The public corridors are generally L-shaped except on the fourth floor where the corridors extend around the perimeter of the outside wall. Originally the corridors had terrazzo floors with 8" pink marble borders, plaster ceiling and walls with marble base. The original corridor doors were hollow metal surrounded by metal trim. Many original finishes still exist. The elevator lobbies have the same terrazzo floors with painted plaster walls and ceiling. The elevator doors are framed by Appalachian Golden Vein marble, with the same marble comprising the base at the wall.
Other significant interior spaces are the courtroom, and the original Petit Jury room and rear hall of the third floor. The courtroom and lobby are among the more impressive spaces in the building and are in nearly original condition. The court lobby is set apart from the rest of the east-west corridor of the 2nd floor by its expanded width and by a marble surrounded entry at each end (east and west) of the court lobby. The floors are terrazzo with brass divider strips and pink marble borders. The walls are clad with Appalachian Golden Vein marble to a height of 6' with marble base and wainscot cap. The main courtroom is a large room with 4' wide side aisles separated from the main courtroom by structural columns. The walls are clad with Appalachian Golden Vein marble wainscot with cap to a height of 4'. Behind the judge's rostrum are two sets of double marble engaged pilasters on each on which rests an elaborate, short entablature. Within the entablatures is a frieze ornamented with scrollwork. The caps of the entablatures support a painted plaster arch. The pilasters and an arch frame a niche. The ornamental trabeated ceiling is an important feature of the room. The exposed beams are wood and both the beams and the panels between have stenciling.
Generally the tenant spaces of the Lexington Federal Building are on the first floor (partially), second (except court areas), third and fourth floors. Over the years, the areas given over to tenants have been changed significantly.
The basement continues to be used primarily as a service and mechanical area.
The passage of the Public Buildings Act of 1926 instigated a period of building construction that was unprecedented in the United States. The Public Buildings Act specified that the office of the Supervising Architect of the Department of the Treasury would be responsible for the design and construction of all public buildings. The U. S. Post Office and Courthouse in Lexington, Kentucky was constructed during this period, in 1934.
The office of the Supervising Architect of the Department of the Treasury designed the Federal Buildings of the early 1930s. Occasionally a private architectural firm was hired to design a public building. Perhaps, due to the failure of over half of the nation's architectural firms in the Depression, the design of public buildings by local firms was encouraged by the mid-1930s.
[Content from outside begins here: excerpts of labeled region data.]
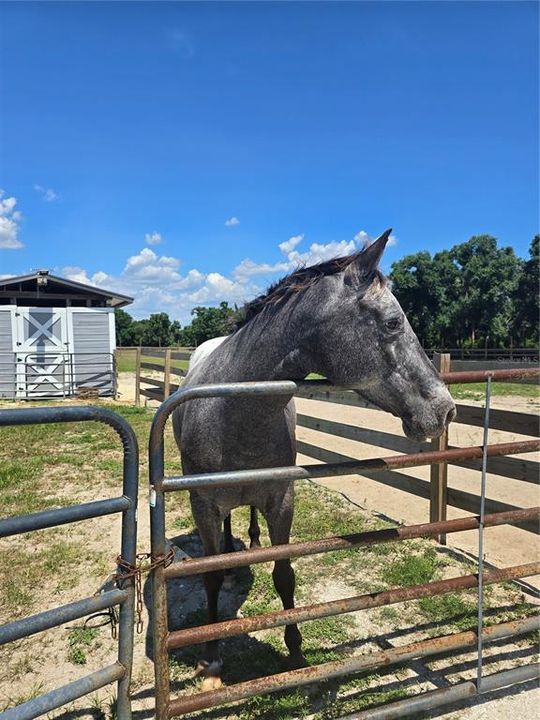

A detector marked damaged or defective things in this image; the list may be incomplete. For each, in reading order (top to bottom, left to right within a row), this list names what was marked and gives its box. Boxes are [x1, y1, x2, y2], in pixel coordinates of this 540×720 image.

rusty metal gate [1, 404, 139, 720]
rusty metal gate [149, 376, 540, 720]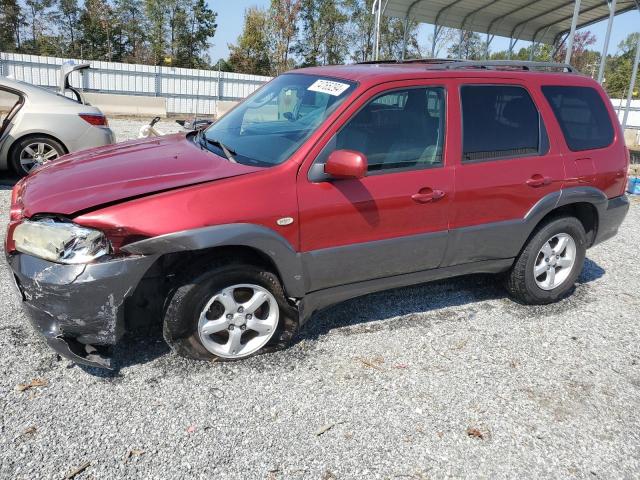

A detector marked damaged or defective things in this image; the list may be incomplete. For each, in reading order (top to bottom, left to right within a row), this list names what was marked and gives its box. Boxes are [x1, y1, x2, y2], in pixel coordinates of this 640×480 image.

cracked headlight [13, 219, 110, 264]
damaged red suv [5, 60, 632, 368]
crushed front bumper [8, 253, 158, 370]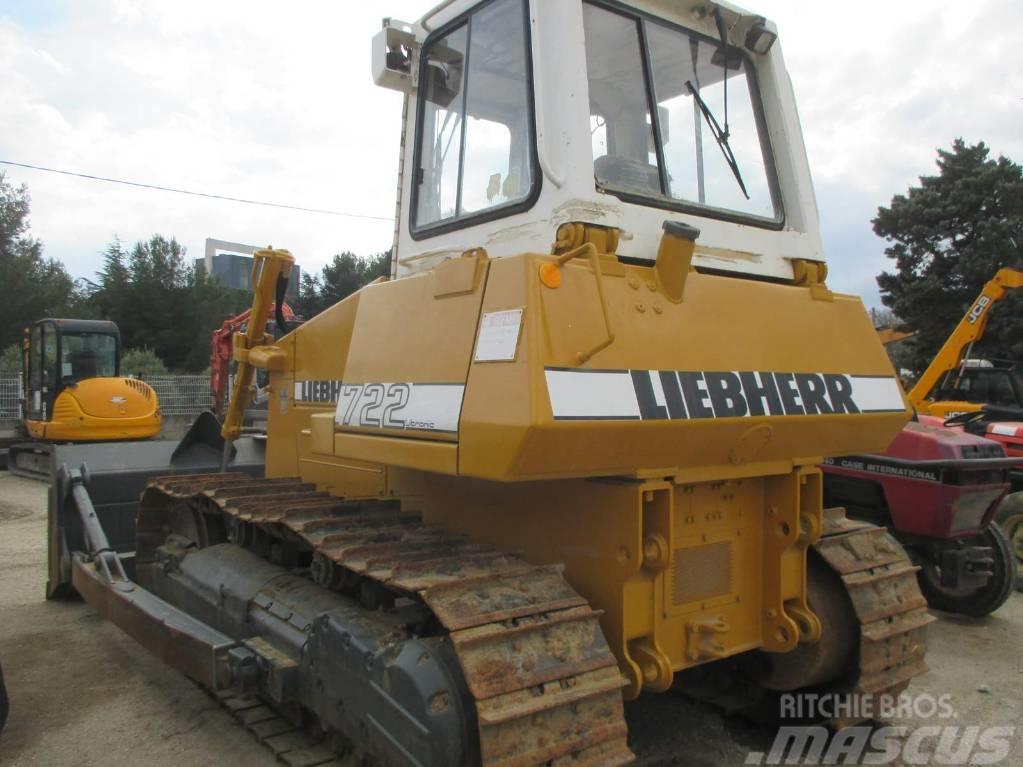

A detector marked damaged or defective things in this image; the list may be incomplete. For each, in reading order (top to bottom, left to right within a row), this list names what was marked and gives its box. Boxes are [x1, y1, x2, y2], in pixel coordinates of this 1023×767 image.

rusty steel track [140, 474, 636, 767]
rusty steel track [816, 510, 936, 728]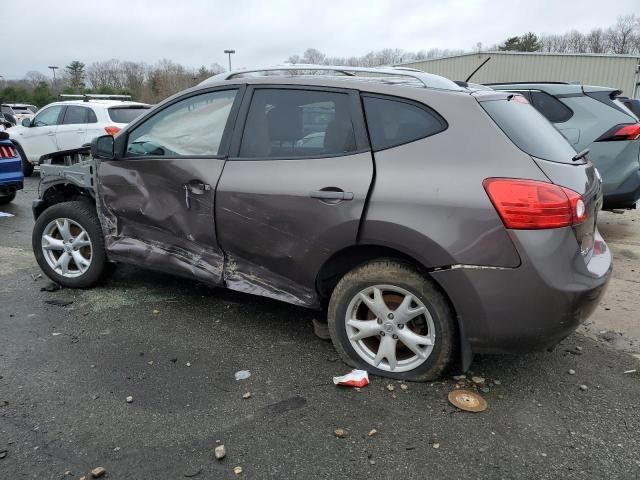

The Lexington federal building was designed by H.A. Churchill and John P. Gillig and completed in 1934. Many of the federal buildings of this period exhibit streamlined, almost austere, finishes and features; therefore, it is generally believed that Louis Simon, Supervising Architect of the Treasury, exerted a great deal of control over the design.
The building was constructed as a post office, courthouse and federal office building. When the U.S. Post Office moved out, many of the spaces, especially on the 1st floor and lobby area were significantly changed.
The Lexington U.S. Post Office and Courthouse is significant because of its representation of 1930s federal architecture, and because it is a symbol of the federal presence in Lexington.